Eliten und Ungleichheit: Von oben gesehen
Auch die politische Elite verbürgerlicht - und verliert dabei das Gespür für die soziale Kluft. Der Soziologe Michael Hartmann hat die Ansichten der rund tausend mächtigsten Deutschen untersucht.
Fast drei Viertel der Deutschen finden die sozialen Unterschiede im Lande nicht gerecht. Ganz anders sieht das aus, wenn Forscher nur einem Teil der Bevölkerung in die Köpfe schauen, und zwar denen mit einer hohen beruflichen Position und entsprechendem Einkommen. Von ihnen finden nur 43,5 Prozent, dass die Verhältnisse nicht gerecht sind. Nun könnte man meinen, dass sie vom eigenen komfortablen Leben aus urteilen und es für das – gerechte – Ergebnis persönlicher Anstrengung halten. Doch an das Leistungsprinzip glauben die Topverdiener selbst gar nicht so recht: Während in der Arbeiterschaft fast zwei Drittel, nämlich 65 Prozent, meinen, dass Unterschiede von Geld und Ansehen nötig sind, damit Menschen sich anstrengen, teilt nur etwas mehr als die Hälfte der Elite diese Ansicht, 53 Prozent.
Die Zahlen stammen aus dem jüngsten Buch des Darmstädter Elitensoziologen Michael Hartmann (Soziale Ungleichheit – Kein Thema für die Eliten?).

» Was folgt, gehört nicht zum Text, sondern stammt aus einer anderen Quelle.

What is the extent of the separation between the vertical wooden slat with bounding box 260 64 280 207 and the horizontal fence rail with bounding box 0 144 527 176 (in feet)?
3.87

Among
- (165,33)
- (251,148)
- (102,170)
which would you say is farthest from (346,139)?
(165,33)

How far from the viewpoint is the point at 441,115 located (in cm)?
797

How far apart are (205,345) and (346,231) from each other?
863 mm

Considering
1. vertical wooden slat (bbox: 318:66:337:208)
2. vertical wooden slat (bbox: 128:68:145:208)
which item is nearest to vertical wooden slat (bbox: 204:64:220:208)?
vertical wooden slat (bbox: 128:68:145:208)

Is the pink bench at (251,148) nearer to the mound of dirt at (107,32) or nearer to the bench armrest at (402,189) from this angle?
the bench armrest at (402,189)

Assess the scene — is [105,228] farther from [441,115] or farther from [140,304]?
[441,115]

Die oberen Tausend – es sind genau genommen 958 der Mächtigsten in Wirtschaft, Politik, Verwaltung, Justiz, Militär, Wissenschaft, Medien, Kirchen und Gewerkschaften – hat Hartmann in Zusammenarbeit mit dem Wissenschaftszentrum Berlin für Sozialforschung zu ihren Einstellungen befragt; ein gutes Drittel antwortete ihm. Dabei fand Hartmann heraus, dass Ungleichheit die Eliten wenig bis gar nicht interessiert. Nach Deutschlands wichtigsten Problemen befragt, nennen Manager, Militärs, hohe Verwaltungsbeamte oder Politiker am häufigsten die Euro-, Schulden- und Finanzkrise (mehr als 30 Prozent), gefolgt von der demografischen Entwicklung (leicht über 25 Prozent) und, schon deutlich abgeschlagen, der Integration von Migranten (zehn Prozent). Die Verteilung des Wohlstands erscheint auf ihrem Radar praktisch nicht – obwohl die gerade in Deutschland in den vergangenen Jahren immer ungleichmäßiger wurde und dies rascher als in den allermeisten anderen europäischen Ländern.
Auch wenn Hartmann Unterschiede innerhalb der Eliten feststellt: Die insgesamt drastisch unterschiedlichen Wahrnehmungen zwischen Normalbürgern und dem Führungspersonal hält er für eine Gefahr für die Demokratie. Auch die politische Elite, die traditionell dichter am Puls der Gesellschaft war, verbürgerliche; gleichzeitig schrumpfe und altere die Basis der großen Parteien und könne dagegen immer weniger die Kompetenz des kleinen Mannes und der kleinen Frau einsetzen. Ein Beispiel sei Peer Steinbrück, der zunächst im engsten SPD-Führungskreis zum Kanzlerkandidaten ausgerufen wurde.
Die Medien, das scheint nicht nur bei Hartmann auf, fühlen sich dabei anscheinend selbst mehr der Elite zugehörig, als dass sie ihr auf die Finger schauen. Hans-Jürgen Arlt und Wolfgang Storz, die kürzlich für die linksparteinahe Rosa-Luxemburg-Stiftung die Wirtschaftskommentare großer deutscher Blätter analysierten, stellen denen ein eher trauriges Zeugnis aus: Chancengleichheit und Sozialverpflichtung des Eigentums habe die Presse „ins Museum alter Ideale“ gestellt. Die Armen würden für ihre Lage selbst verantwortlich gemacht, Reichtum als „Zentrum gesellschaftlichen Einflusses“ werde bestenfalls gestreift: Die „stumme Macht des Reichtums“ sei „der blinde Fleck des Journalismus“.